Als der Erste Weltkrieg endete und das kollabierte Österreichisch-Ungarische Imperium, sah sich Wien mit einem extremen Wohnungsmangel konfrontiert. Die Sozialdemokratische Arbeiterpartei (SDAP), die damals die politische Kontrolle über die Stadt behielt, begann eine energische Kampagne zum Bau von Sozialwohnungen. Margarete Schütte-Lihotzky, die stark von den Überzeugungen der SDAP beeinflusst war, hatte daher keine Schwierigkeiten, Arbeit zu finden, die mit ihrem Wunsch im Einklang stand, Klassenschranken auf dem Gebiet der Architektur zu beseitigen.

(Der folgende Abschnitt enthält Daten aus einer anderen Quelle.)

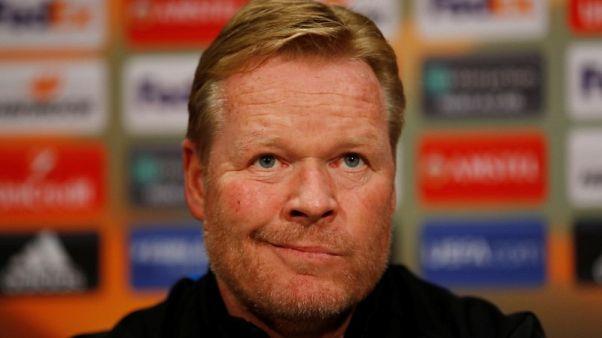 Everton's 'upgrade' ends up in Koeman exit
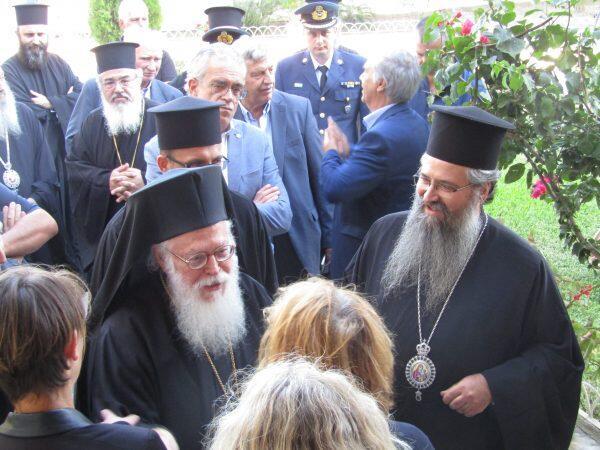 Η επίσκεψη του Αρχιεπισκόπου Αλβανίας στη Μητρόπολη Λευκάδος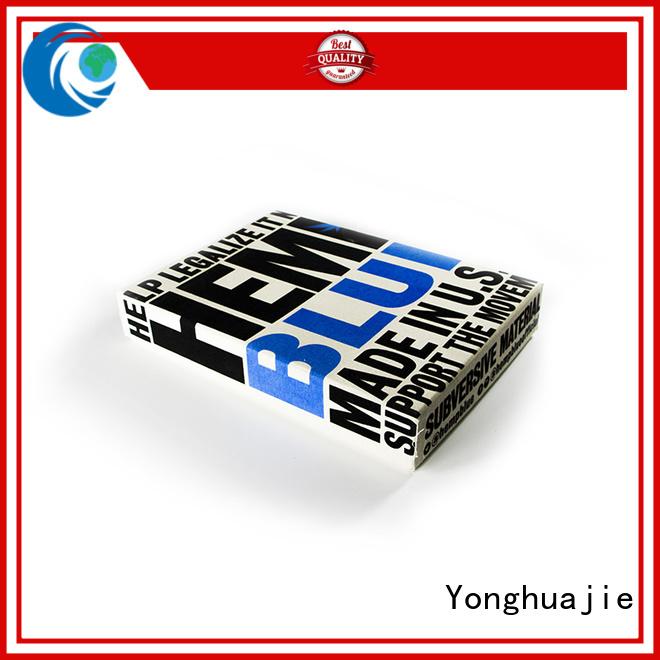 cloth storage box large cloth bags long tote bag natural tote bag printing for makeup Yonghuajie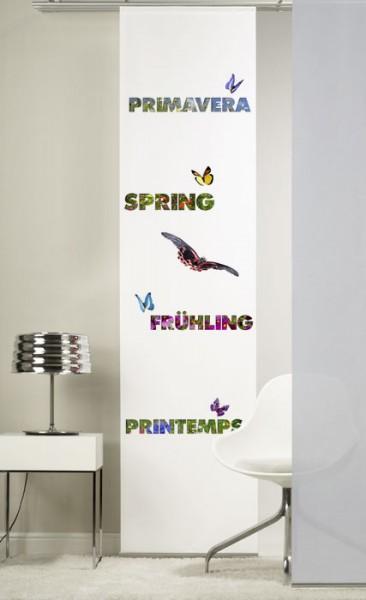 Frühling Schiebevorhang 1-teilig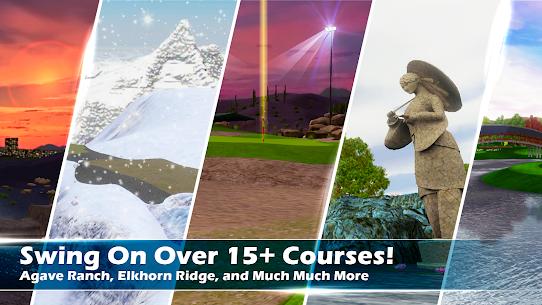 Golden Tee Golf: Online Games APK Download 2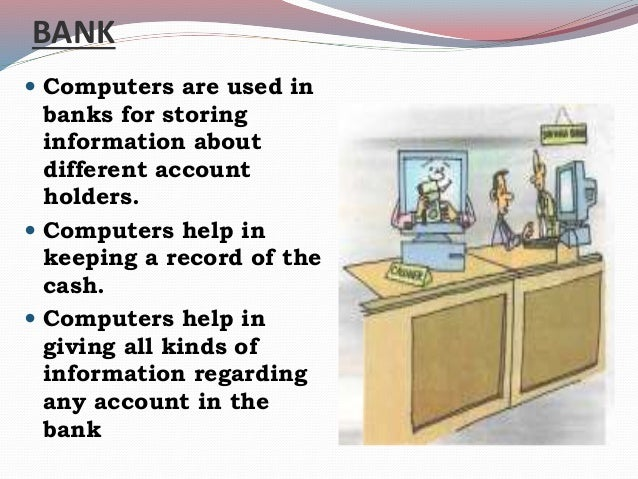 applications of computer Course overview course overview and description this course is designed to help teachers become familiar with various aspects of computer applications in educational settings.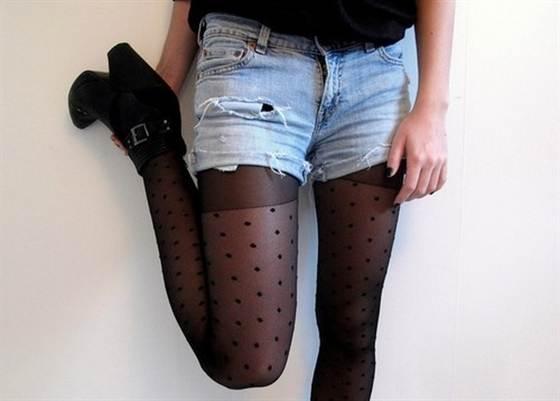 образы с джинсовыми шортами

Schütte-Lihotzky wurde von den Entwürfen des Roten Wiens beeinflusst: der Periode, in der die Sozialdemokratische Arbeiterpartei die politische Kontrolle über die Stadt behielt. Das Karl-Marx-Hof-Gebäude, das oben abgebildet ist, ist emblematisch für diese Designperiode. Eines ihrer frühen Projekte war die Gestaltung von Wohnungen für alleinstehende, arbeitende Frauen, nach denen sie mit den namhaften österreichischen Architekten Adolf Loos und Josef Frank zusammenarbeitete, um Wohnkomplexe für Kranke und Kriegsveteranen zu entwickeln.
Über die Grenze in Frankfurt, Deutschland, fand eine ähnliche soziale Wohnungsbauentwicklung im Rahmen eines Programms namens “Das Neue Frankfurt” statt. Als Architekt Ernst May Schütte-Lihotzky 1926 einlud, sich dem Anliegen anzuschließen, sagte sie zu – und entwarf letztendlich ihr Hauptwerk, die Frankfurter Küche. Die Frankfurter Küche ist vielleicht nicht sehr bekannt, aber sie ist sicherlich an ihren Elementen zu erkennen: geflieste Spritzwände, organisierte Schränke und ein Fenster über dem Waschbecken, um nur einige zu nennen.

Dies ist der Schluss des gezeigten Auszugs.